Election fever is in the air and picking up. The Telangana government is all set to issue a GO notifying 10 percent quota for tribals in education and employment. CM KCR challenged the Centre to welcome the TS move for the quota wishes, or else, it would become a noose for Modi.
The state government had passed a resolution to the effect about five years back. Save for writing a few letters as claimed by the CM, it allegedly did not get any response from the Centre. However, it does not appear to have done anything more to keep the promise. With Munugodu bypolls round the corner and general elections a year away and to check the surge of BJP in the state, the TRS took up the issue and moved further on it.
The KCR government argues that Tamil Nadu has been following 69% quota, including 26.5 per cent for BCs, 3.5% for Backward Caste Muslims, 20% for Most Backward Castes. All these sections are generally classified as OBCs. Besides, the TN State provides 15% reservation for the SC, 3% for a sub-community of SCs and 1% for the STs and got its reservation law included in the Ninth Schedule of the Constitution.
In Indra Sawhney vs Union of India, 1992, the apex court capped caste-based reservation, ruling that "no provision of reservation or preference can be so vigorously pursued as to destroy the very concept of equality." The States and the Union have by and large accepted this. Any reservation beyond 50% threshold would be liable to be struck down.
In 1979, the Janata Party government constituted the Second Backward Classes Commission – popularly known as the Mandal Commission after its chairman and a Bihar MP Bindheshwar Mandal – with the mandate to identify India's socially or educationally backward classes. At the time, India already had reservation for Dalits and Adivasis. The Mandal Commission's report, submitted in 1980, called for giving reservation to the Other Backward Classes. Soon after the report was submitted, the Congress returned to power and the proposal was put in cold storage.
It took a decade and another non-Congress government, this time led by VP Singh, implemented the Mandal Commission's recommendations, sparking a storm of protests and a petition to the Supreme Court which came to be known as the Indra Sawhney case. Ruling on the petition, the court partially accepted the government's new policy, allowing for 27% reservation for the Other Backward Classes, but put in a crucial rider: socially and economically advanced individuals among the Other Backward Classes will not be covered. The court also held that the share of jobs, or educational or legislative seats reserved for different communities cannot together exceed 50%.

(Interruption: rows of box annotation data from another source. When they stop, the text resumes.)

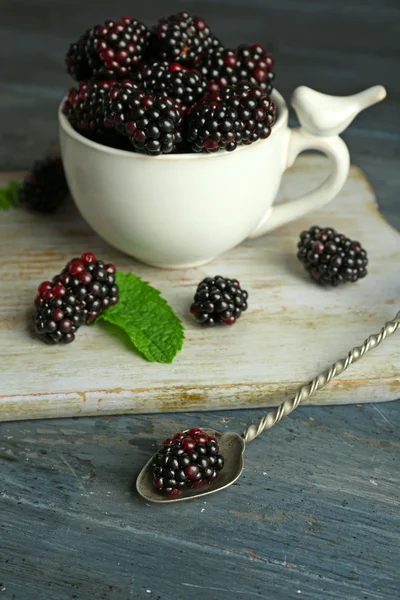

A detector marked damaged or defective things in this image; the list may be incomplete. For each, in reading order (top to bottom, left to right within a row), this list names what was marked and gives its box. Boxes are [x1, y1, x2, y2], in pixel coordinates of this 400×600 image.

chipped white paint [0, 157, 398, 424]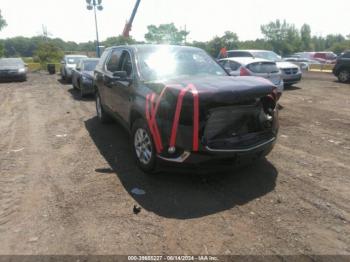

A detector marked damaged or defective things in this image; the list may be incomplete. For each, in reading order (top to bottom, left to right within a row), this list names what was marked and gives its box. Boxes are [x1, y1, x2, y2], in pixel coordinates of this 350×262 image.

damaged black suv [93, 45, 278, 172]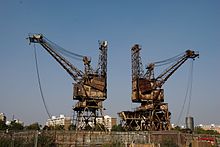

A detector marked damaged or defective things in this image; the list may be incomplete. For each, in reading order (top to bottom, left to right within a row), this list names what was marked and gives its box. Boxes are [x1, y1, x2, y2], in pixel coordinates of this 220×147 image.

rusty crane [27, 34, 108, 130]
rusty crane [118, 44, 199, 131]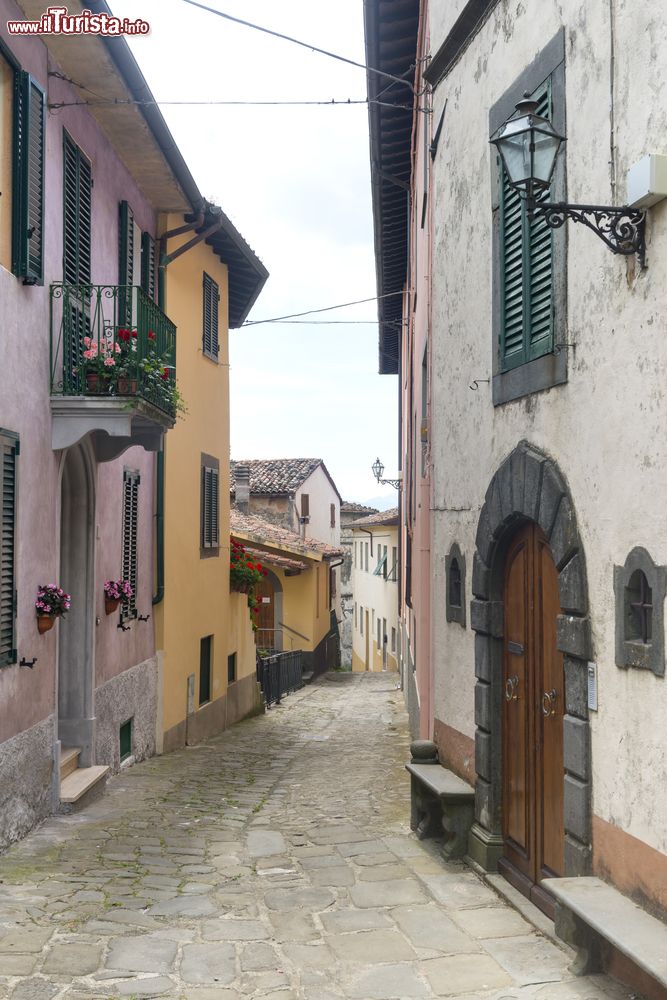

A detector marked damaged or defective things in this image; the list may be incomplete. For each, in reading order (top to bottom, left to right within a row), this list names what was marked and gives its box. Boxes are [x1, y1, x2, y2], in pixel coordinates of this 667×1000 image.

peeling paint wall [428, 0, 667, 860]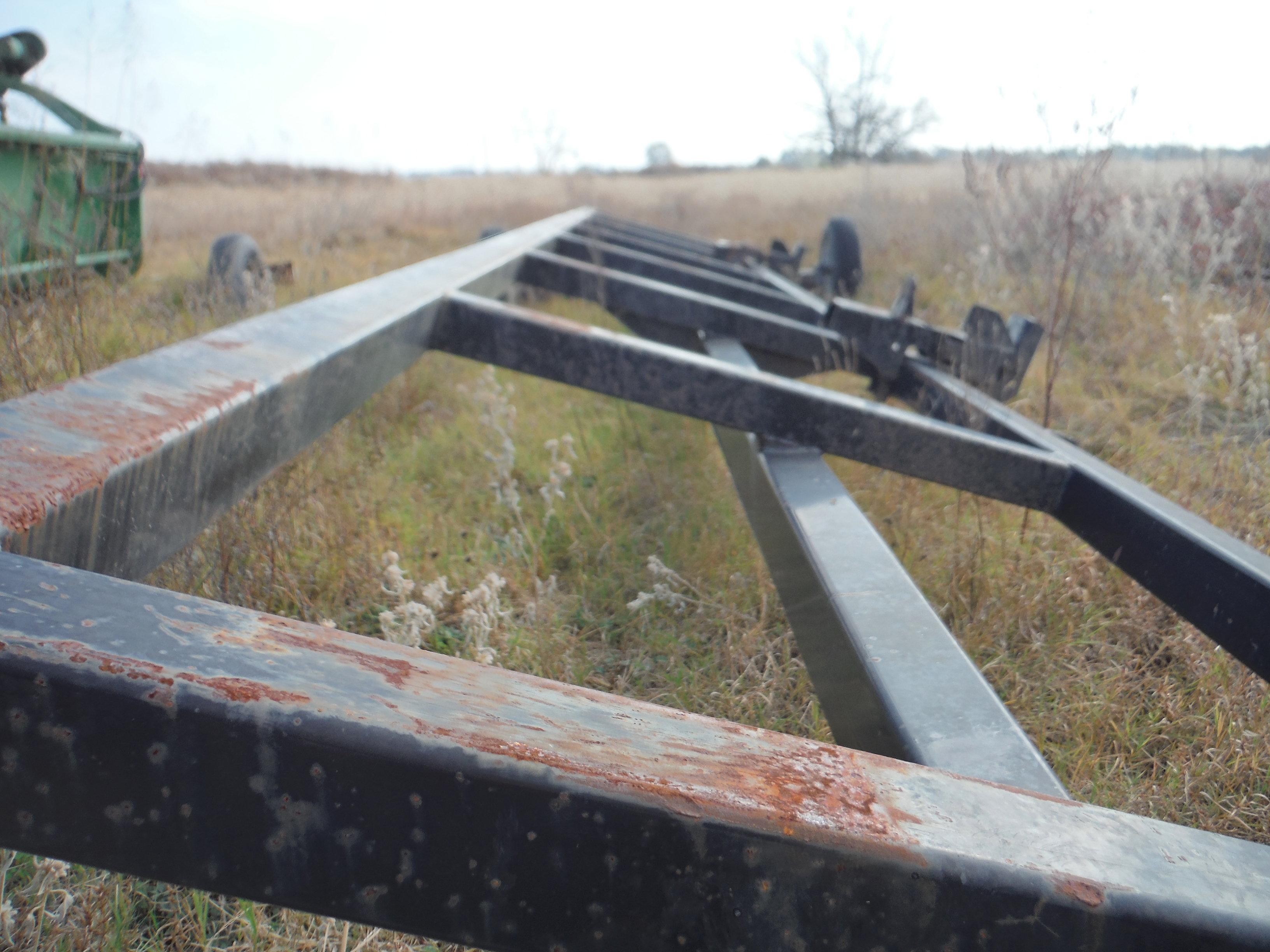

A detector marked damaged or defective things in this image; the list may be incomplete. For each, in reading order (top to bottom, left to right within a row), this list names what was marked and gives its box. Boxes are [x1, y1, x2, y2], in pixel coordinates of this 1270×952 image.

rusty metal frame [2, 207, 1270, 946]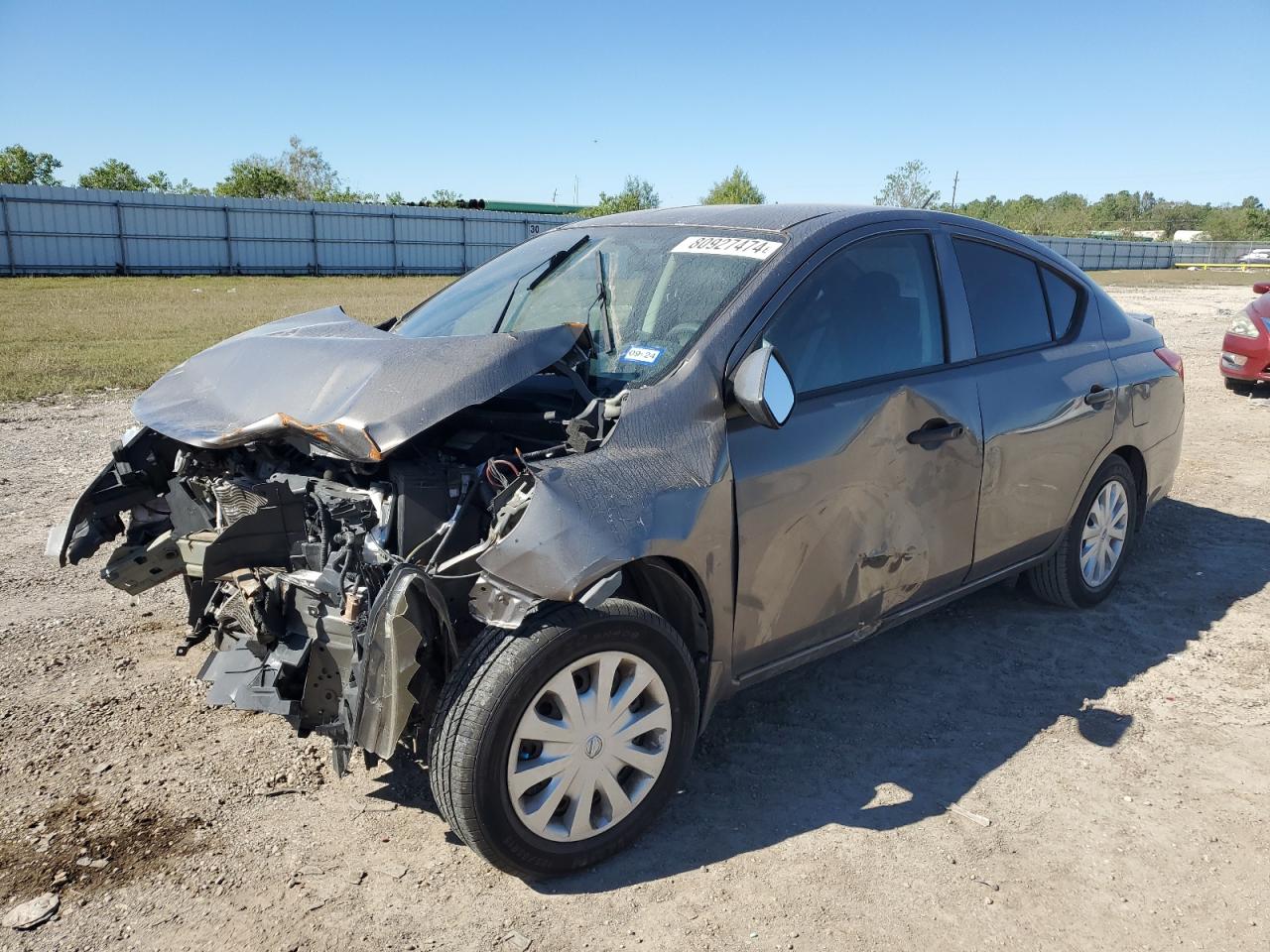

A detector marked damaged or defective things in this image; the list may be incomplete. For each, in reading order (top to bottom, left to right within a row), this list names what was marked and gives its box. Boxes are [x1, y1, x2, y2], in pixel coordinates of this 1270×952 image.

damaged front end [50, 313, 627, 774]
crumpled hood [129, 307, 587, 460]
shattered windshield [395, 226, 786, 383]
wrecked gray sedan [50, 206, 1183, 877]
dented door panel [722, 373, 984, 678]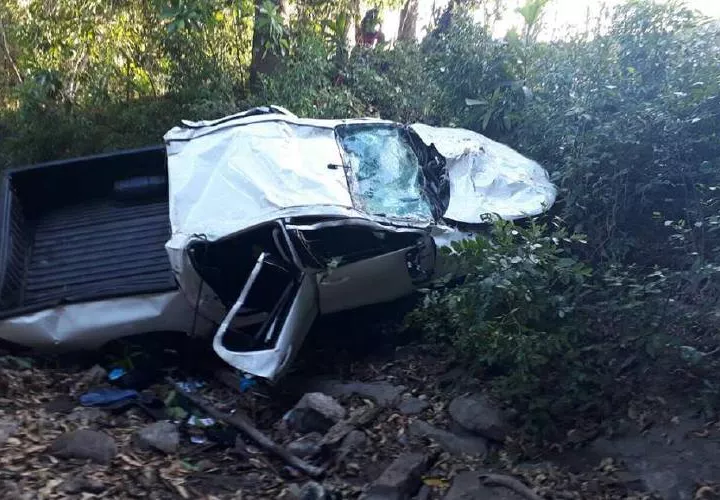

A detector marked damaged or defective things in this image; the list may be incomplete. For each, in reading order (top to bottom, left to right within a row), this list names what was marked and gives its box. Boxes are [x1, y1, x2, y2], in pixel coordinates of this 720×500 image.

destroyed white pickup truck [0, 104, 556, 378]
shattered windshield [338, 124, 434, 220]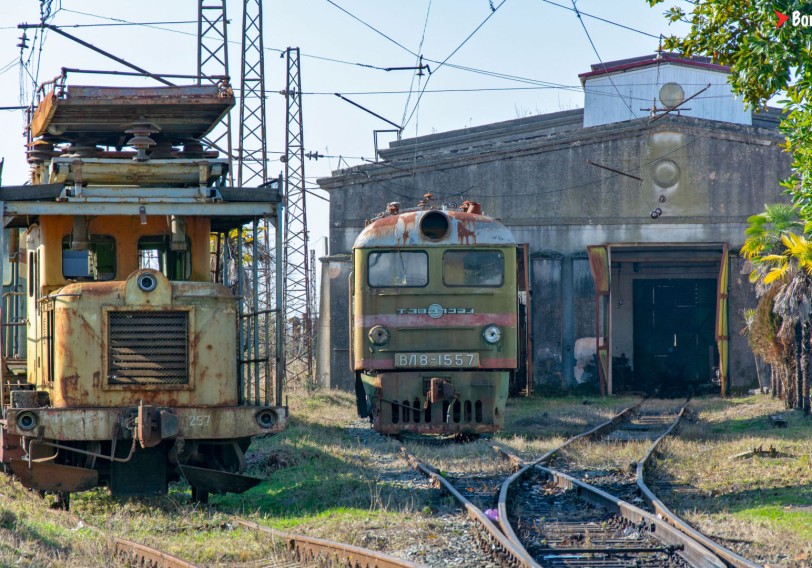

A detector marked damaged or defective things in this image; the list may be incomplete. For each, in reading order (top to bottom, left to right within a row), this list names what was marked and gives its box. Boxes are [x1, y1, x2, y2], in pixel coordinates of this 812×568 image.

rusty locomotive roof [30, 83, 233, 144]
rusty metal surface [30, 86, 235, 145]
rusty locomotive roof [354, 206, 512, 246]
rusty metal surface [354, 210, 512, 247]
rusty metal surface [4, 406, 286, 442]
rusty metal surface [9, 458, 98, 492]
rusty rail [400, 446, 540, 564]
rusty rail [636, 406, 764, 564]
rusty metal surface [636, 406, 764, 564]
rusty metal surface [113, 536, 202, 568]
rusty rail [114, 536, 201, 568]
rusty rail [230, 520, 416, 568]
rusty metal surface [232, 516, 416, 564]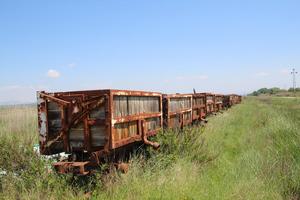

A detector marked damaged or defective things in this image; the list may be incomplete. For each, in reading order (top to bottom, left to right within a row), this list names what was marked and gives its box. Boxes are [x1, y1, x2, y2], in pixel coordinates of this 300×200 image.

rusty railway wagon [163, 94, 193, 129]
rusty railway wagon [191, 93, 207, 122]
rusty railway wagon [39, 90, 164, 174]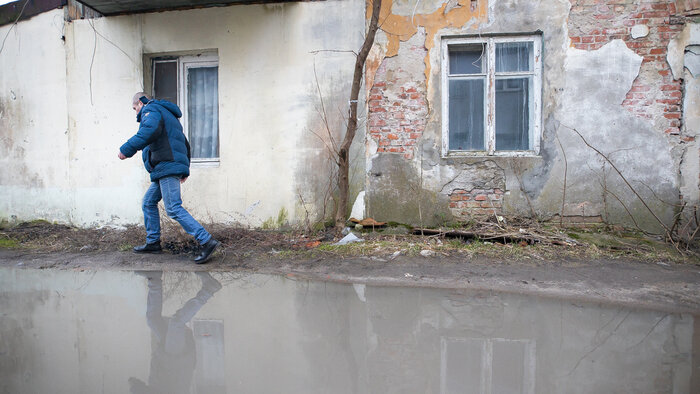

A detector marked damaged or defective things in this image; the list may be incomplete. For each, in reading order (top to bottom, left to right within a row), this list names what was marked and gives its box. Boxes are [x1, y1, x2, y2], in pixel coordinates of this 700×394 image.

peeling plaster wall [0, 10, 72, 222]
peeling plaster wall [2, 0, 366, 228]
peeling plaster wall [366, 0, 696, 231]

The court did not explain why 50% is "reasonable" when the Other Backward Classes alone are at least 52% of the population. In any case, the 50% ceiling meant the Other Backward Classes received 27% share in the reservation pie while Dalits and Adivasis together got 22.5%, bringing the total to 49.5%.
Tamil Nadu added to the confusion by ensuring the Supreme Court's judgement did not weaken its reservation system, which was more extensive than anywhere else in India. The Assembly passed the Tamil Nadu Backward Classes Act which was subsequently included into the Ninth Schedule of the Constitution through the 76th Constitution Amendment passed by Parliament in 1994.
Many other states want to have a similar leverage. Maharashtra wants to provide reservation for Marathas, Rajasthan and Odisha wanted to extend reservation to new groups. In Gujarat, Patidars have been agitating, sometimes violently, for reservation. Karnataka wants the reservation cap to be raised 70%, whereas Andhra Pradesh and Telangana want it at 55% and 62% respectively. The two Telugu states have already passed laws and want that they too should be included in the Ninth schedule like Tamil Nadu. However, it is not that easy since the Tamil Nadu's reservation policy itself is now facing scrutiny by the Supreme Court. But it can be a poll issue and a good strategy to blame the Centre.